Joncour aurait pu se limiter à cette description plutôt réussie de cette société provinciale tout émoustillée par l'accueil d'une star de la plume. Les protagonistes sont bien troussés : le couple de libraires impliqué, généreux, mais qui finit par l'avoir mauvaise face à la tournure des événements ; l'aubergiste maternante et d’une insatiable curiosité ; les inquiétants chasseurs-bûcherons qui embarquent notre homme pour une virée en forêt ; le maire obsédé par son image. De quoi, en soi déjà, faire un roman.
Serge Joncour a voulu y mêler une intrigue policière, une histoire d'amour et une dimension politique liée à l'écologie. Et là, c'est un peu moins bien. L'intrigue policière ? Un certain Commodore, personnage excentrique connu de tous, a disparu et l'on soupçonne Aurélik, un jeune à qui il louait un pan de sa ferme, d’en être l'auteur, en raison d'une importante liasse de billets trouvée chez lui. Le voilà emprisonné mais Dora, sa compagne, est restée à la ferme. C'est là que se greffe l'histoire d'amour car notre écrivain va tomber sous le charme de la donzelle. Une romance que Joncour peine à faire exister : si l'on peut comprendre la fascination que peut créer un visage sur un cliché, on admet moins aisément que la jeune beauté tombe dans les bras de l'écrivain. Et elle le mène vraiment trop à la baguette, lui ordonnant tout un tas de trucs sans explication.

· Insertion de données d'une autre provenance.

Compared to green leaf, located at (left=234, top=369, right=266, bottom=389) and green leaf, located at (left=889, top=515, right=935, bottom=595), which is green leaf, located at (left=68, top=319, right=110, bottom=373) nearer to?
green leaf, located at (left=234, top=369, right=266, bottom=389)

Qu'importe, c'est l'occasion pour notre auteur quadra de coucher sur le papier une relation amoureuse avec une jeunette. On ne compte plus les romanciers mâles d'aujourd'hui qui utilisent la littérature pour exprimer leurs fantasmes ou trouver un remède à leurs frustrations. Les scènes de sexe sont le plus souvent très convenues et cet exemple-là n'échappe pas au constat. Page 338, puisqu'il faut quand même plus de 300 pages pour y arriver :
(...) ce n'est pas moi qu'elle voyait, mais l'effet du vertige fou de son corps plaqué contre le mien, ses mains piégées cherchaient la chair, on était trop soudés, on n'arrivait même pas à se disjoindre pour nous délivrer de nos vêtements, nous libérer de nos jeans, et c'est là dans l'élan de notre mince passé [ça c'est bien] que la brutalité me déborda et que je me soulevai d'elle pour tout déboutonner à l'arrache, j'entrai en elle avec la rage d'une peur dont depuis six jours elle m'électrisait, (...) je la pénétrai dans la colère exaspérée de ne pas pouvoir nous tuer [?], là tous les deux, immédiatement, dans le même mouvement, on se faisait mal à se prendre si fort, elle me mordait l'épaule comme un chien qui ne lâchera pas (...)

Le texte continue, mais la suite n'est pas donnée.